**TASK TO COMPLETE:**
Read the data and repeat it in full, exactly.

(Saved entries)
☆ ☆ ☆ ☆
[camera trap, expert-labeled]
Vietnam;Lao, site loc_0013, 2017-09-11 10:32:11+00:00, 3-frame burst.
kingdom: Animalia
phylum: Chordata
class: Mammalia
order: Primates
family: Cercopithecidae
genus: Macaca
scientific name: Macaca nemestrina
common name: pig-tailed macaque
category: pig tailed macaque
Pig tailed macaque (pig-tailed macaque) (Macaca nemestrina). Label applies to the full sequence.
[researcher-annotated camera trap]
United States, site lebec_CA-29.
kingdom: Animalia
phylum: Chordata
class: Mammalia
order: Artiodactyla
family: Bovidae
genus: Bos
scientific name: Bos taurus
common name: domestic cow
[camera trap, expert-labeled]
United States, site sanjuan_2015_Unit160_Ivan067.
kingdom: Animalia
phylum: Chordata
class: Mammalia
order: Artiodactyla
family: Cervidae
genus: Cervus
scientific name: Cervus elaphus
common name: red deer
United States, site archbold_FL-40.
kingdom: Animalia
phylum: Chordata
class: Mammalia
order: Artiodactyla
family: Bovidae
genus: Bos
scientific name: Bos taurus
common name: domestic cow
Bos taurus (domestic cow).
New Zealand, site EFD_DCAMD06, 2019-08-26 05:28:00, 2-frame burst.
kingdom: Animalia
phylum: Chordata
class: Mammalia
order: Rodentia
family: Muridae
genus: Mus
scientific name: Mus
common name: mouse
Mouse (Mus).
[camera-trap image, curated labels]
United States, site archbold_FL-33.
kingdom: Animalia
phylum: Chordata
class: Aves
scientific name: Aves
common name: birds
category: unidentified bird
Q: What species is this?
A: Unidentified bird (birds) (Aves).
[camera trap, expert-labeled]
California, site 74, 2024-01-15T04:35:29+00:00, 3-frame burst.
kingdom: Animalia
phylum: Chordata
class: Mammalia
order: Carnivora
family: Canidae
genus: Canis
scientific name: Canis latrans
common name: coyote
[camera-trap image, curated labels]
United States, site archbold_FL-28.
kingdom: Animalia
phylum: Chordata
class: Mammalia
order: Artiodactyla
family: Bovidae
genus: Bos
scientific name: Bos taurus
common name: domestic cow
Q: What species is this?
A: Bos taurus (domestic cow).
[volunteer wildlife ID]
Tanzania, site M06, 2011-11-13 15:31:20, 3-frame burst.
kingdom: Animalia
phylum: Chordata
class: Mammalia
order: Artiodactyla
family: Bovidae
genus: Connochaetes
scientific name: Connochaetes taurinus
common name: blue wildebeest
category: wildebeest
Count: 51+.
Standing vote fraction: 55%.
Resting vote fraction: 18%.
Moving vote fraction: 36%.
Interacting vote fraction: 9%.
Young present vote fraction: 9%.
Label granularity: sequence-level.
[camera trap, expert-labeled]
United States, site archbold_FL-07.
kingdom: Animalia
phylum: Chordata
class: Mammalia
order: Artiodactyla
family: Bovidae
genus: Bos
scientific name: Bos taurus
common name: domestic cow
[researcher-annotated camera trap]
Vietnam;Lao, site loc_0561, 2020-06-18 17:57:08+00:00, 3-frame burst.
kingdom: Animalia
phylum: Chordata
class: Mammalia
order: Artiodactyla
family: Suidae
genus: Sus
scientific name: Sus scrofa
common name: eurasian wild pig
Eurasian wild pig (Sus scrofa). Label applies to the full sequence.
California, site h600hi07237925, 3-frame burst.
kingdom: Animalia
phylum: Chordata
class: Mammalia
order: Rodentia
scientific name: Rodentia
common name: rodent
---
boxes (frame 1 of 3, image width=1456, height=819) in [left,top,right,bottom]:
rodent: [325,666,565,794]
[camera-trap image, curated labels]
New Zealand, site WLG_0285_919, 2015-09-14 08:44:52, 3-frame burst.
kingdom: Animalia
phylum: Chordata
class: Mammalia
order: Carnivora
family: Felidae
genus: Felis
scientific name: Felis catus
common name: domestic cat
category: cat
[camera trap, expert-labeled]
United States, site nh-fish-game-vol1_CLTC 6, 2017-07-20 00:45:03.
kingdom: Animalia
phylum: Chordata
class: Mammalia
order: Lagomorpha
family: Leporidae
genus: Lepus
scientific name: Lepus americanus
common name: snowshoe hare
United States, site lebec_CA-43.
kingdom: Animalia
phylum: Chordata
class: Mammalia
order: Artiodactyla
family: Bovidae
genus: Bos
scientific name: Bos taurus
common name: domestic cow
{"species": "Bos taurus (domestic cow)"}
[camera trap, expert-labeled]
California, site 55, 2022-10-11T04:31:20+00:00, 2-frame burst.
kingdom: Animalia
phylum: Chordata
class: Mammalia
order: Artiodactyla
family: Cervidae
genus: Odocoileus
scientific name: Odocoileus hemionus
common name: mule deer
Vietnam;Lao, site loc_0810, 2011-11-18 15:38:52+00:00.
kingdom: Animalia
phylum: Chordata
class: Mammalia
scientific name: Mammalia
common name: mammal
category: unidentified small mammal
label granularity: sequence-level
☆ ☆ ☆ ☆
**REPLY TO THE TASK:**
[camera trap, expert-labeled]
Vietnam;Lao, site loc_0013, 2017-09-11 10:32:11+00:00, 3-frame burst.
kingdom: Animalia
phylum: Chordata
class: Mammalia
order: Primates
family: Cercopithecidae
genus: Macaca
scientific name: Macaca nemestrina
common name: pig-tailed macaque
category: pig tailed macaque
Pig tailed macaque (pig-tailed macaque) (Macaca nemestrina). Label applies to the full sequence.
[researcher-annotated camera trap]
United States, site lebec_CA-29.
kingdom: Animalia
phylum: Chordata
class: Mammalia
order: Artiodactyla
family: Bovidae
genus: Bos
scientific name: Bos taurus
common name: domestic cow
[camera trap, expert-labeled]
United States, site sanjuan_2015_Unit160_Ivan067.
kingdom: Animalia
phylum: Chordata
class: Mammalia
order: Artiodactyla
family: Cervidae
genus: Cervus
scientific name: Cervus elaphus
common name: red deer
United States, site archbold_FL-40.
kingdom: Animalia
phylum: Chordata
class: Mammalia
order: Artiodactyla
family: Bovidae
genus: Bos
scientific name: Bos taurus
common name: domestic cow
Bos taurus (domestic cow).
New Zealand, site EFD_DCAMD06, 2019-08-26 05:28:00, 2-frame burst.
kingdom: Animalia
phylum: Chordata
class: Mammalia
order: Rodentia
family: Muridae
genus: Mus
scientific name: Mus
common name: mouse
Mouse (Mus).
[camera-trap image, curated labels]
United States, site archbold_FL-33.
kingdom: Animalia
phylum: Chordata
class: Aves
scientific name: Aves
common name: birds
category: unidentified bird
Q: What species is this?
A: Unidentified bird (birds) (Aves).
[camera trap, expert-labeled]
California, site 74, 2024-01-15T04:35:29+00:00, 3-frame burst.
kingdom: Animalia
phylum: Chordata
class: Mammalia
order: Carnivora
family: Canidae
genus: Canis
scientific name: Canis latrans
common name: coyote
[camera-trap image, curated labels]
United States, site archbold_FL-28.
kingdom: Animalia
phylum: Chordata
class: Mammalia
order: Artiodactyla
family: Bovidae
genus: Bos
scientific name: Bos taurus
common name: domestic cow
Q: What species is this?
A: Bos taurus (domestic cow).
[volunteer wildlife ID]
Tanzania, site M06, 2011-11-13 15:31:20, 3-frame burst.
kingdom: Animalia
phylum: Chordata
class: Mammalia
order: Artiodactyla
family: Bovidae
genus: Connochaetes
scientific name: Connochaetes taurinus
common name: blue wildebeest
category: wildebeest
Count: 51+.
Standing vote fraction: 55%.
Resting vote fraction: 18%.
Moving vote fraction: 36%.
Interacting vote fraction: 9%.
Young present vote fraction: 9%.
Label granularity: sequence-level.
[camera trap, expert-labeled]
United States, site archbold_FL-07.
kingdom: Animalia
phylum: Chordata
class: Mammalia
order: Artiodactyla
family: Bovidae
genus: Bos
scientific name: Bos taurus
common name: domestic cow
[researcher-annotated camera trap]
Vietnam;Lao, site loc_0561, 2020-06-18 17:57:08+00:00, 3-frame burst.
kingdom: Animalia
phylum: Chordata
class: Mammalia
order: Artiodactyla
family: Suidae
genus: Sus
scientific name: Sus scrofa
common name: eurasian wild pig
Eurasian wild pig (Sus scrofa). Label applies to the full sequence.
California, site h600hi07237925, 3-frame burst.
kingdom: Animalia
phylum: Chordata
class: Mammalia
order: Rodentia
scientific name: Rodentia
common name: rodent
---
boxes (frame 1 of 3, image width=1456, height=819) in [left,top,right,bottom]:
rodent: [325,666,565,794]
[camera-trap image, curated labels]
New Zealand, site WLG_0285_919, 2015-09-14 08:44:52, 3-frame burst.
kingdom: Animalia
phylum: Chordata
class: Mammalia
order: Carnivora
family: Felidae
genus: Felis
scientific name: Felis catus
common name: domestic cat
category: cat
[camera trap, expert-labeled]
United States, site nh-fish-game-vol1_CLTC 6, 2017-07-20 00:45:03.
kingdom: Animalia
phylum: Chordata
class: Mammalia
order: Lagomorpha
family: Leporidae
genus: Lepus
scientific name: Lepus americanus
common name: snowshoe hare
United States, site lebec_CA-43.
kingdom: Animalia
phylum: Chordata
class: Mammalia
order: Artiodactyla
family: Bovidae
genus: Bos
scientific name: Bos taurus
common name: domestic cow
{"species": "Bos taurus (domestic cow)"}
[camera trap, expert-labeled]
California, site 55, 2022-10-11T04:31:20+00:00, 2-frame burst.
kingdom: Animalia
phylum: Chordata
class: Mammalia
order: Artiodactyla
family: Cervidae
genus: Odocoileus
scientific name: Odocoileus hemionus
common name: mule deer
Vietnam;Lao, site loc_0810, 2011-11-18 15:38:52+00:00.
kingdom: Animalia
phylum: Chordata
class: Mammalia
scientific name: Mammalia
common name: mammal
category: unidentified small mammal
label granularity: sequence-level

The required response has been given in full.